My Lords, yet again we have had an interesting and knowledgeable discussion. Noble Lords have rightly paid tribute to the Minister for his consideration of the issues that have been raised. It is unfortunate that when the issue was discussed in the other place we had not previously had any sight of the guidance—we were still waiting for the response to the consultation—but it was helpful that during those debates the Minister was able to say to your Lordships’ House that the issues raised in the discussions and debates that took place here would be taken into account in preparing the revised guidance. That was helpful, and it is evident in some of the changes that have been made.
Noble Lords will be aware that we introduced the Prevent strategy with, at the time, three specific objectives: one was to respond to the ideological challenge of terrorism and the threats that we faced from those who promote and encourage terrorism; another, a very strict part of Prevent, was to prevent people being drawn into terrorism and ensure that they got the appropriate advice, support and help that they needed; and the third was to work with those sectors and institutions where there were risks of radicalisation that they wanted to address.
It is easy to say this, but the scale and complexity of these issues means that trying to address them is not easy or straightforward. We need to better understand the motivations that lead young British people from our community to abandon their homes and families to engage with groups such as ISIS. Part of our response to that, when we first introduced Prevent, was the community strand, which the Government are not now continuing with in the guidance. That is interesting, given the Home Secretary’s speech today in which she recognises the importance of community.
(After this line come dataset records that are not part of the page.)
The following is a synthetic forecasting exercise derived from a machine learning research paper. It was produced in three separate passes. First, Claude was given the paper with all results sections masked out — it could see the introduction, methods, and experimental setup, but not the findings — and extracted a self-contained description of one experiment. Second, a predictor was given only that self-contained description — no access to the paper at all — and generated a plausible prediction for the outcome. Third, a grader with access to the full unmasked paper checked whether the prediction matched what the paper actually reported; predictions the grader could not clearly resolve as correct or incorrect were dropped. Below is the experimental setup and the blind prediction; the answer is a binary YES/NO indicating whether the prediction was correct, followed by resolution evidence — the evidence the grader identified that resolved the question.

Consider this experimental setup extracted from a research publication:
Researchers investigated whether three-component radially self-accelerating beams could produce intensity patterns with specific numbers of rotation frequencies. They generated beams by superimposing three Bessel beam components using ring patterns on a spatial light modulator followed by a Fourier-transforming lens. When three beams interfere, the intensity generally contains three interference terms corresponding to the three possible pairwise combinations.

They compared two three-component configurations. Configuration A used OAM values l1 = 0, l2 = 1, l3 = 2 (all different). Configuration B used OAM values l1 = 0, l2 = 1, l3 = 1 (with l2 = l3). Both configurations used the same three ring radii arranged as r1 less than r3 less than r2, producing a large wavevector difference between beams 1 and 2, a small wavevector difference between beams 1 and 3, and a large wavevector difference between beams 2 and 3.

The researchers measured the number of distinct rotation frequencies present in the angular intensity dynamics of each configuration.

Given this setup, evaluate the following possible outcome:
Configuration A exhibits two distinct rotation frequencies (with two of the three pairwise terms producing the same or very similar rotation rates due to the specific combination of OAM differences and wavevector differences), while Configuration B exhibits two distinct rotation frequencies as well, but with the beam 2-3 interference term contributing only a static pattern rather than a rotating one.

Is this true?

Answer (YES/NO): NO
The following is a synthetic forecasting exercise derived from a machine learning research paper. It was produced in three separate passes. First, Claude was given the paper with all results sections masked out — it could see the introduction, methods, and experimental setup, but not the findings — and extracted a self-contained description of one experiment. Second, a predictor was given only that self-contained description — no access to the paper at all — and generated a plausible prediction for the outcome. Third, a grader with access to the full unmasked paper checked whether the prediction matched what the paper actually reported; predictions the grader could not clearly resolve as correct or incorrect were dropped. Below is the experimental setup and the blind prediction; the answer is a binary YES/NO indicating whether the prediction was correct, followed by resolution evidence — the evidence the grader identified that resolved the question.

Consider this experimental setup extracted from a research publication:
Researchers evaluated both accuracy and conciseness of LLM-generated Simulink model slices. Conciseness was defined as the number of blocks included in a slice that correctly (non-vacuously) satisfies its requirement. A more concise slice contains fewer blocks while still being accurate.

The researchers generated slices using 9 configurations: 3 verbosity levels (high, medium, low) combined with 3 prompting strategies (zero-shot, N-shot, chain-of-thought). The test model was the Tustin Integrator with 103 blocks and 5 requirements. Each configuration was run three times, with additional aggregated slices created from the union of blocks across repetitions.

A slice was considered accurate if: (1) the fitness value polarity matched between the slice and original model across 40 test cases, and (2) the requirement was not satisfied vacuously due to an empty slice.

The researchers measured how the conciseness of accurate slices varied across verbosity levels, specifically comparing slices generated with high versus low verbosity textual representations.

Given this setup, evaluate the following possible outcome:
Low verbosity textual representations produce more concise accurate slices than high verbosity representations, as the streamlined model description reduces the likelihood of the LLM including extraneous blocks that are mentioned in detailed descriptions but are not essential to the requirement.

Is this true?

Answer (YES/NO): NO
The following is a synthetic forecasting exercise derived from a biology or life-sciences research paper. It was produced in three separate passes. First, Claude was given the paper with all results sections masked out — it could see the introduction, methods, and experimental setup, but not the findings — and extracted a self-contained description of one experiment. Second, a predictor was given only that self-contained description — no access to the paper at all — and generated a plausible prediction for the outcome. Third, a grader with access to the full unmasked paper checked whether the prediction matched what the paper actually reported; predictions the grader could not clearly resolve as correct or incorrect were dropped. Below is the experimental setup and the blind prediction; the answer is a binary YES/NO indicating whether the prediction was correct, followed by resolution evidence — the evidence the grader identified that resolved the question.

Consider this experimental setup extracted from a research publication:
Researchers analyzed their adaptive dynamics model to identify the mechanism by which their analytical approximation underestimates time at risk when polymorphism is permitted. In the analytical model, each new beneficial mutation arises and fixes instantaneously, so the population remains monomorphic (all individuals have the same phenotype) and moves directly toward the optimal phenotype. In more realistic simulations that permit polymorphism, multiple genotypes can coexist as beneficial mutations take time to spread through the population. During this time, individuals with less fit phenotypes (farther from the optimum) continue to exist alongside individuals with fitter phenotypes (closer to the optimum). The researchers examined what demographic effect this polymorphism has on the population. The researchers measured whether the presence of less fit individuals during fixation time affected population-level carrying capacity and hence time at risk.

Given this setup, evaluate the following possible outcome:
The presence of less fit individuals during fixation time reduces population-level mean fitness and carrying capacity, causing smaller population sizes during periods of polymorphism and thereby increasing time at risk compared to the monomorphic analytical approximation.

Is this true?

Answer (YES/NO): YES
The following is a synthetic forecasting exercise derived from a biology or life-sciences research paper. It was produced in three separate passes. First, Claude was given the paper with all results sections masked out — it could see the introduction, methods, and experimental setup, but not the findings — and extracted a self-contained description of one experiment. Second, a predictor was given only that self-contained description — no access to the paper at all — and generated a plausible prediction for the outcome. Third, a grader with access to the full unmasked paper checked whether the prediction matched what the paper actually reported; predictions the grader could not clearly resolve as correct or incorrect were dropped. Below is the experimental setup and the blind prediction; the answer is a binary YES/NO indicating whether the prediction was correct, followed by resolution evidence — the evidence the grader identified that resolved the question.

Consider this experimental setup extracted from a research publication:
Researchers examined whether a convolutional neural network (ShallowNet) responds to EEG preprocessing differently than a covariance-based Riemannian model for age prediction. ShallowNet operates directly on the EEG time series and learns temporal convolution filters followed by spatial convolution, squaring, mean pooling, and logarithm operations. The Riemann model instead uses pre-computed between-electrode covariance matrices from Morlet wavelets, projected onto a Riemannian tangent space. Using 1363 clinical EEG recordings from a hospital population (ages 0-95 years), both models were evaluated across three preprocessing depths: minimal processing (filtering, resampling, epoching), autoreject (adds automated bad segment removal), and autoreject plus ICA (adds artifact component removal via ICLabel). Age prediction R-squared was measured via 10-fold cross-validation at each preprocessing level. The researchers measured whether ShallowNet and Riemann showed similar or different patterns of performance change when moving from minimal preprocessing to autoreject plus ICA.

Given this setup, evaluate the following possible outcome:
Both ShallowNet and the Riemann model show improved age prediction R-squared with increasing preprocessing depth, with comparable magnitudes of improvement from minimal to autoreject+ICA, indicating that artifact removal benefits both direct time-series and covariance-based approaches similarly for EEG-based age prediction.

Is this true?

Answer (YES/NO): NO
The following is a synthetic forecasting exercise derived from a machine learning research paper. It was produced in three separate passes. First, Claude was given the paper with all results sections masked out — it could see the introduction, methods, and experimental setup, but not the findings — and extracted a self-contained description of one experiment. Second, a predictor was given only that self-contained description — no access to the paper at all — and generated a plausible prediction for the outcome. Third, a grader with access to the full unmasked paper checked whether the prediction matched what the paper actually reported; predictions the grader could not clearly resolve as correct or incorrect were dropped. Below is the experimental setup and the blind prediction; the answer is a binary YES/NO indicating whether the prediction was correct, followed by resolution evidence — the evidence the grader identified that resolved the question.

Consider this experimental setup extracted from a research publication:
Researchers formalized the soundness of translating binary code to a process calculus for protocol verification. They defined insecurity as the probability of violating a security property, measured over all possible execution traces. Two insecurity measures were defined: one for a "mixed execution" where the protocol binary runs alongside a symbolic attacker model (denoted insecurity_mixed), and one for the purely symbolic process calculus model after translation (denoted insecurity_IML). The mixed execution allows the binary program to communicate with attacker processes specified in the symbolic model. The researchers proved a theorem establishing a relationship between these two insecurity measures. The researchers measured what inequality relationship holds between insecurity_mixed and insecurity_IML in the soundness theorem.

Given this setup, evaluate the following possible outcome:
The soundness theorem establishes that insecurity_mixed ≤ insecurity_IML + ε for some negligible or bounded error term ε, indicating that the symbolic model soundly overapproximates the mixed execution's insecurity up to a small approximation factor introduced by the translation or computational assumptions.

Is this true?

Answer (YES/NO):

It would be helpful if the Minister could comment on why that has been raised today, and whether he feels that the community cohesion strategy and the promotion of a very positive counternarrative was a positive and useful strand of Prevent. I am trying to understand why that is not part and parcel of Prevent now.
Many respondents to the consultation noted, and comments have been made about this today, that there was an insufficient definition of “extremism”, while the definition of “British values” and “non-violent extremism” were vague. The glossary, though helpful, says:
“‘Non-violent extremism’ is extremism, as defined above, which is not accompanied by violence”.
I am not sure that that takes us very far at all, to be honest. I would like clarification on what “non-violent extremism” really means. Does it mean extremism as defined in the guidance, which quite rightly includes,
“calls for the death of members of our armed forces, whether in this country or overseas”?
Is non-violent extremism—I am trying to get this correct—where you are not necessarily calling for the death of someone but you would encourage or support that, even though you would not be involved in violence yourself? Can the Minister clarify whether non-violent extremism includes persons not necessarily being violent themselves but seeking to encourage or support others to do so? That seems to come under the definition of extremism rather than non-violent extremism. Some clarity on that would be helpful.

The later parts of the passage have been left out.